INSTRUCTIONS FOR THE TASK: Please say whether each statement agrees with the text on Mos Def and the American Songbook series, answering yes or no with its deciding words quoted: 1. Andy Razaf's piece was published in the New York Amsterdam News. 2. Razaf lived to see his songs with Fats Waller revived in Ain't Misbehavin'. 3. The American Songbook series was launched under Jonathan Schwartz.

TEXT BLOCK:
+ + + + +

Mos Def leads off the American Songbook concert series

Scott Gries/Getty Images

Mos Def and His Big Band

American Songbook, Lincoln Center

The view of Tin Pan Alley from Harlem was so bad during the first decades of the twentieth century, a great time for white songwriters, that the African American lyricist Andy Razaf wrote a mordant work of verse on the subject, a “prayer for the Alley.” Published in the 1930s in New York Amsterdam News, the black daily, the piece lamented the Midtown center of popular music as “lacking in soul,” a place “where something original frightens the ear” and pandering technicians produce “dull similarities, year after year.” Razaf, who died in 1973, never lived to see the glorious songs that he wrote with Fats Waller revived on Broadway in Ain’t Misbehavin’ in the 1980s. Nor, of course, did he get to see that show’s breakout star, Nell Carter, parlay her stage success into a career on television sitcoms, beginning with the now-forgotten You Take the Kids. Nor, accordingly, could Razaf have foreseen that a talented kid from Brooklyn named Dante Smith would play Carter’s son on that series, would later go into music under the professional name of Mos Def, and would, this January, lead off the current season of Lincoln Center’s American Songbook series with a concert of defiantly black, genre-smashing music that challenged the standard definition of that songbook. Mos Def enacted Andy Razaf’s revenge.

Launched nine years ago under the stewardship of Jonathan Schwartz, the onetime rock deejay whose evangelical devotion to pre-rock music is the badge of the convert, the American Songbook series began as an effort to confer the legitimacy of institutionalization upon Tin Pan Alley—or, more precisely, upon the canon of popular songs and theater music created by the iconic tunesmiths Jerome Kern, Irving Berlin, George and Ira Gershwin, Cole Porter, Harold Arlen, Richard Rodgers and his partners Lorenz Hart and Oscar Hammerstein, and their acolytes, including Jonathan’s father, Arthur Schwartz: the dead white men of American song. Their music, though immeasurably rich and hardy, was, in 1998, no longer popular, in the sense of having favor with the masses of the day; rock and soul and their cousins and offspring had long supplanted it on the sales charts. The music of Tin Pan Alley had become an object of connoisseurship. Hence it qualified for protection under the auspices of Lincoln Center, which was in an expansive mode and had already accepted jazz as a constituent, alongside symphonic music, ballet, and opera.

The proposition that vintage pop tunes constitute a body of work worthy of ongoing appreciation, reconsideration, and preservation—that the songs belong in a book—was not new in the late 1990s; nor was the idea as old as Tin Pan Alley songs themselves. I remember one of the early American Songbook concerts, a tribute to Rodgers staged at Alice Tully Hall in 1999, at which Schwartz toasted the proceedings by remarking that songs of the past need to be performed “live” to stay alive. While that is true, it was not live performances but recordings that first established popular songs that were no longer popular as a repertoire; indeed, our conception of this music as a songbook is largely a secondary effect, a happy accident of a development in recording technology during the 1950s.

+ + + + +

RECORDED DATA:

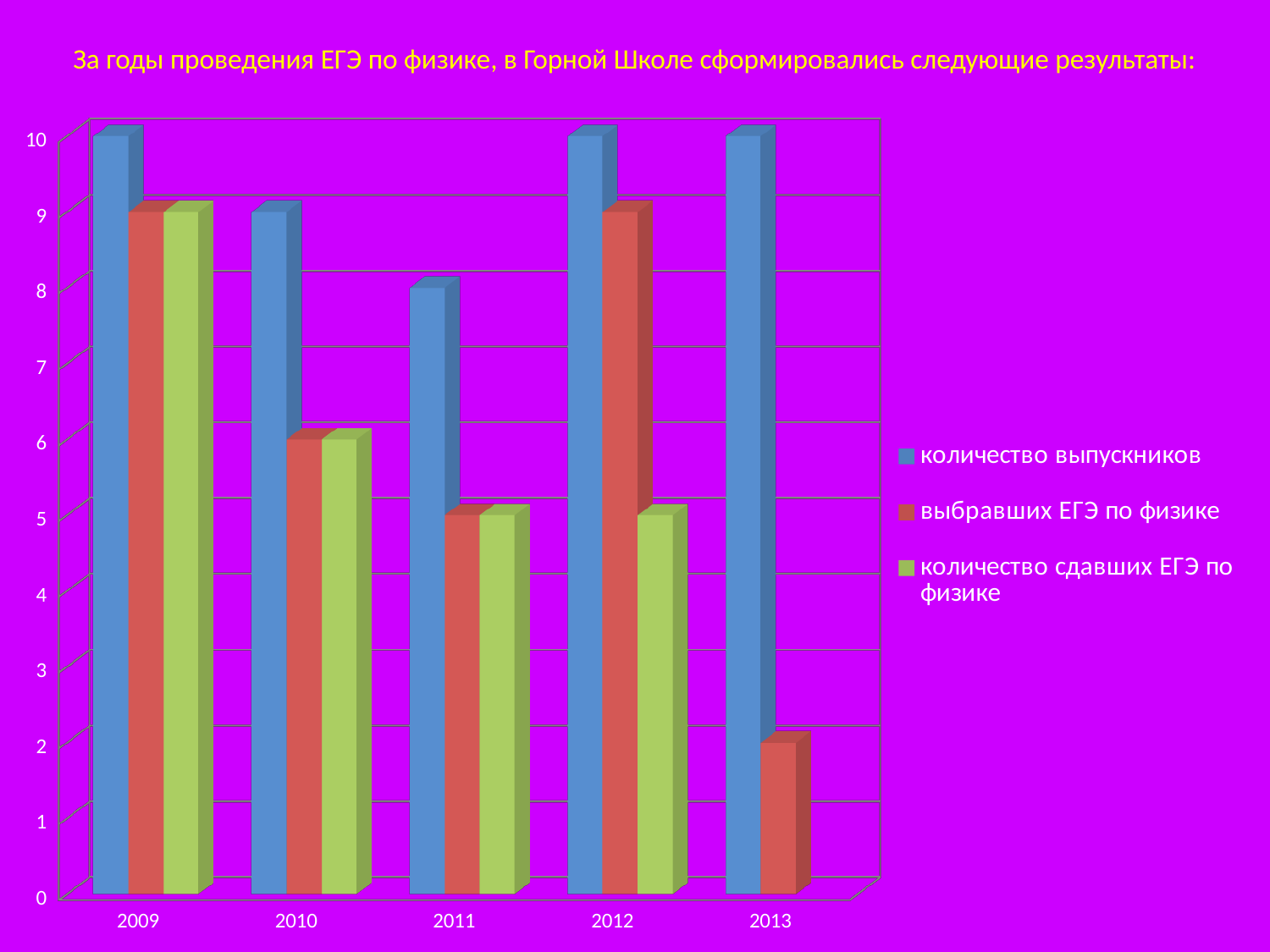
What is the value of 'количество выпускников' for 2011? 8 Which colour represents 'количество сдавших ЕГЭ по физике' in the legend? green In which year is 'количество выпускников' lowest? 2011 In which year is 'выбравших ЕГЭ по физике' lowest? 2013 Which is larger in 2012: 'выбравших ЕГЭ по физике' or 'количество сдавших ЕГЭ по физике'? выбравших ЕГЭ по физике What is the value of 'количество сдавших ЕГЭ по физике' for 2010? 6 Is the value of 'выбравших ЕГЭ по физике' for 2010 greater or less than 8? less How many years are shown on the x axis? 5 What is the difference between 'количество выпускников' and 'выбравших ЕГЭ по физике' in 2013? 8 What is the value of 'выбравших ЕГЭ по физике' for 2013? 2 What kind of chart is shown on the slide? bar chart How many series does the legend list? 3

+ + + + +

OUTPUT FOR THIS TASK:
1. Yes: "Published in the 1930s in New York Amsterdam News, the black daily"
2. No: "never lived to see the glorious songs that he wrote with Fats Waller revived on Broadway in Ain’t Misbehavin’ in the 1980s"
3. Yes: "Launched nine years ago under the stewardship of Jonathan Schwartz"